In the case of presymptomatic genetic testing, there arises the difficult situation in which individuals must weigh the pros and cons of undergoing preventative procedures. As discussed earlier, women with the BRCA1/BRCA2 mutation are at a greatly increased risk of developing breast and/or ovarian cancers. A preventative bilateral mastectomy has been shown to be an extremely strong protective measure, reducing an at-risk woman’s chances of developing breast cancer by 90-95%. However, presymptomatic testing does not say for sure whether a woman will develop cancer, only that she is at increased risk due to the presence of the mutation. This poses a vexing dilemma for many women in this situation: of course, the “safest” option would be to undergo a mastectomy. On the other hand, what if the procedure is not necessary, and the woman will never develop cancer? This results in a lot of unneeded expense and stress, not to mention the impact that such a surgery has on a woman’s body image and overall life.

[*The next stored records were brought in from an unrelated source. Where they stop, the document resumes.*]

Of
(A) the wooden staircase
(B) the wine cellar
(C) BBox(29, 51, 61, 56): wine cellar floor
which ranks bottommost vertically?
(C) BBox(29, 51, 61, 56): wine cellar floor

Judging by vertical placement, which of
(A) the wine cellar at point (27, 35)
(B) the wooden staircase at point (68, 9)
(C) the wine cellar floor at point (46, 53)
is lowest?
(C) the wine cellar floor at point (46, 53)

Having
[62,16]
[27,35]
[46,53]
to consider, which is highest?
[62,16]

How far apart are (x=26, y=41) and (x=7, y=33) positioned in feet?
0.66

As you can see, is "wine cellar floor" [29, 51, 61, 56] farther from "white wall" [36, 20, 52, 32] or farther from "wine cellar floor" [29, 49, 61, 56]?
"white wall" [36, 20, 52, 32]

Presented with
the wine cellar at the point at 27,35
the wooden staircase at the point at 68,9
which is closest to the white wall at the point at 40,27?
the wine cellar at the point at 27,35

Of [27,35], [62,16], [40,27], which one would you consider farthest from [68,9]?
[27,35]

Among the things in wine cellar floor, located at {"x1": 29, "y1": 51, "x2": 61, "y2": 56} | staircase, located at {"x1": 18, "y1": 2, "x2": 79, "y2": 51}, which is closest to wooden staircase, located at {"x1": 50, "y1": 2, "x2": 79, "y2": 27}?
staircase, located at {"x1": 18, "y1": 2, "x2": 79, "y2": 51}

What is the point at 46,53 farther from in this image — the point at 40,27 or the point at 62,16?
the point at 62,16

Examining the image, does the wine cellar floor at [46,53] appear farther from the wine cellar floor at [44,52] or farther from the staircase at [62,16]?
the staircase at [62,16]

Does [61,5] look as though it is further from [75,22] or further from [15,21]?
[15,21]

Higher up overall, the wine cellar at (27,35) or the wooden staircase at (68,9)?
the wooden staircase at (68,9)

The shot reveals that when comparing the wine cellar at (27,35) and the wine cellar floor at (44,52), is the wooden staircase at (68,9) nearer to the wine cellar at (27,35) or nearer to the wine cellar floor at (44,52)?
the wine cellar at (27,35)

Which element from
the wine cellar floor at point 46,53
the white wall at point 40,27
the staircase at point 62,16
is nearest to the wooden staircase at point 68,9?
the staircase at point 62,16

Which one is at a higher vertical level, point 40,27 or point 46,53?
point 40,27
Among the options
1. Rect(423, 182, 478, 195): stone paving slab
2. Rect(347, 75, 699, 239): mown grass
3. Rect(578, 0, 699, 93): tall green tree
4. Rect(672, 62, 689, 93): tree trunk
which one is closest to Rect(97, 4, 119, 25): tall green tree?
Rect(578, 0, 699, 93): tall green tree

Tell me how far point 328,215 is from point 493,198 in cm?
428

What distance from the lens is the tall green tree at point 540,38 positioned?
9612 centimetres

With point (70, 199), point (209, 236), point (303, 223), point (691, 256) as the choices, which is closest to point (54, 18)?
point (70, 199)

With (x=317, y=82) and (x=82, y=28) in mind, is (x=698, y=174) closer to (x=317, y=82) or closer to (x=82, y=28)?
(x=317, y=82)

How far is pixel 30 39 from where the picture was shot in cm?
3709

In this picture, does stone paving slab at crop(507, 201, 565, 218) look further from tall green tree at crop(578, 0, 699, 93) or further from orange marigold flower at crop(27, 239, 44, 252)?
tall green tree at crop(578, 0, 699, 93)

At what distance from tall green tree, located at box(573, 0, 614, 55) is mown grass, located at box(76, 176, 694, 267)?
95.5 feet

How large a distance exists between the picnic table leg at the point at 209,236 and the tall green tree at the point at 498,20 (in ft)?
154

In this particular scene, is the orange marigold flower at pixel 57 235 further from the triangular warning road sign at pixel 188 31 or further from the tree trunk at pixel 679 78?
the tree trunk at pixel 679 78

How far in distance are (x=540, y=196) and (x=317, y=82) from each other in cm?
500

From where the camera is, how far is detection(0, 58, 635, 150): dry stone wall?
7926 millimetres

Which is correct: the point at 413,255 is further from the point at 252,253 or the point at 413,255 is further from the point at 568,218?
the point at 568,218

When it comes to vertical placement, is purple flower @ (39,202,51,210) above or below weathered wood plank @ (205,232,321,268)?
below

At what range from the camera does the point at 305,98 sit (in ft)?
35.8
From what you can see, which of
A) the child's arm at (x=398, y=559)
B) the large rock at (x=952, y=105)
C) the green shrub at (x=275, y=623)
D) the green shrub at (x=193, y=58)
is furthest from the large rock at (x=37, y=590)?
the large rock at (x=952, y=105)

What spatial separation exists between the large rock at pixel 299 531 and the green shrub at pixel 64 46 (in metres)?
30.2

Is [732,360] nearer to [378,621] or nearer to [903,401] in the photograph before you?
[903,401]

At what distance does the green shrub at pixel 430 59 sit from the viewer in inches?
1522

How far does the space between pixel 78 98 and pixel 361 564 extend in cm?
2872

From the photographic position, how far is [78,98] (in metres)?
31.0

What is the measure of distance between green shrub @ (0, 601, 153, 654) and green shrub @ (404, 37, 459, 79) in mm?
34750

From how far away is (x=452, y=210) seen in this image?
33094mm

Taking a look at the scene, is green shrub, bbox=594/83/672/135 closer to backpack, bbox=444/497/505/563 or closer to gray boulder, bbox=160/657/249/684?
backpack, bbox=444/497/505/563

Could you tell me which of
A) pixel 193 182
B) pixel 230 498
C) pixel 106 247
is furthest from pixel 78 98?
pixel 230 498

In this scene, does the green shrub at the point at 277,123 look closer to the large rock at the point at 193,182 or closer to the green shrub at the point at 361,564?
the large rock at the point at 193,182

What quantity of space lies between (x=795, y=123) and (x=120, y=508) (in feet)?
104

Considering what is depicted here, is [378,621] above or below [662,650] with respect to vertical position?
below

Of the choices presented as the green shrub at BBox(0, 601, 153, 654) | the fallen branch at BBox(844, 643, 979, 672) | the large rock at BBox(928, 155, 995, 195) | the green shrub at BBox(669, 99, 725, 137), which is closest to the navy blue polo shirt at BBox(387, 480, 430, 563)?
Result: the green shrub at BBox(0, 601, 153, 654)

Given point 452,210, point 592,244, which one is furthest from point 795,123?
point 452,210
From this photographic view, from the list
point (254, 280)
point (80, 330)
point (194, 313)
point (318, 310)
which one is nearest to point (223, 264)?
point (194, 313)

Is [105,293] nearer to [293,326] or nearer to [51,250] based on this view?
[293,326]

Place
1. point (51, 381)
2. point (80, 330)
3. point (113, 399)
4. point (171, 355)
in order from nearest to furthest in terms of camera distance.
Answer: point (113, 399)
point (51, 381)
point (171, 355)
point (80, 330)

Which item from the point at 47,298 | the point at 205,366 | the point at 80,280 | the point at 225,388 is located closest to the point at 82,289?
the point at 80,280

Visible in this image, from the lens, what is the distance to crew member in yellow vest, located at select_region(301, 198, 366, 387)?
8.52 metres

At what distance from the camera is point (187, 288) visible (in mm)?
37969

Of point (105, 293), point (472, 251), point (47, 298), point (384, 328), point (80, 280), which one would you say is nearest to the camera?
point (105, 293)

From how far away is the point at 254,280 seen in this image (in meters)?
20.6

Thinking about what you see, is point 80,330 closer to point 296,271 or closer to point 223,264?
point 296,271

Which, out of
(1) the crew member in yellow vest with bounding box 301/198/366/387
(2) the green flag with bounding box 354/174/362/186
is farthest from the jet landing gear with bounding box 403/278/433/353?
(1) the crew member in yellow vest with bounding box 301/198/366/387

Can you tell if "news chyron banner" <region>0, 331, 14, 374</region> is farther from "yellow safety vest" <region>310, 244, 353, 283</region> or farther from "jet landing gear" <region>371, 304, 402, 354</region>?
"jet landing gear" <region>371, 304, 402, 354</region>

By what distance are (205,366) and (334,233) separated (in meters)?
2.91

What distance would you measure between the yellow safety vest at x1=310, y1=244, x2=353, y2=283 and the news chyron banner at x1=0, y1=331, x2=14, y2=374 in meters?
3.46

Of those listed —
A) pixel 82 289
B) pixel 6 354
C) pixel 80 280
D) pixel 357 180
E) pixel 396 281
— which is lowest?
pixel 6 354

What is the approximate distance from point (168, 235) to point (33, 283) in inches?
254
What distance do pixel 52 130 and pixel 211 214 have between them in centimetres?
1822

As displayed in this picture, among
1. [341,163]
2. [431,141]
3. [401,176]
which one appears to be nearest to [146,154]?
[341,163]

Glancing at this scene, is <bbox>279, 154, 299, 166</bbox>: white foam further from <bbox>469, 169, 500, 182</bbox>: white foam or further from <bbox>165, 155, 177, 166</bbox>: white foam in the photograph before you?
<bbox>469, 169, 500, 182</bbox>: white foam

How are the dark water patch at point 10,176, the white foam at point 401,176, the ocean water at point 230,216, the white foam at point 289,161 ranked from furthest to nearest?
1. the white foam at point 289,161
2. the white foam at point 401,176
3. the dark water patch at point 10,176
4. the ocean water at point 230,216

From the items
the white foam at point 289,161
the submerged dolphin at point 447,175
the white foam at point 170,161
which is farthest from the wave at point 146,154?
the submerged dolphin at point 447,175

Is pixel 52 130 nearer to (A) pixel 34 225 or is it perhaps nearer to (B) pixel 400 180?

Preimplantation diagnostic testing, though it can enable families to conceive healthy babies, comes with its own plethora of negatives, with the primary one being sex selection of babies. Many couples use this testing not to create a healthy baby, but to choose their child’s gender. This raises serious ethical concerns, as it can lead to harmful trends in populations, particularly in societies which have a skewed preference for male children. It teeters dangerously close to, if not already within, the territory of eugenics, which is defined as “the science of improving a population by controlled breeding to increase the occurrence of desirable heritable characteristics.” Overall, with the availability of several different types of genetic testing today, there is room for great progress and improvisation in healthcare. However, there is equal room for abuse of these innovations and for straying into dangerous and unethical territories. A much-needed starting point towards preventing this is the implementation of more stringent guidelines regarding these methods of testing and their uses — a precaution that will hopefully enable the risks of these procedures to be thoroughly weighed against their benefits and reduce the chances of potentially harmful results, both on the individual level and for society as a whole.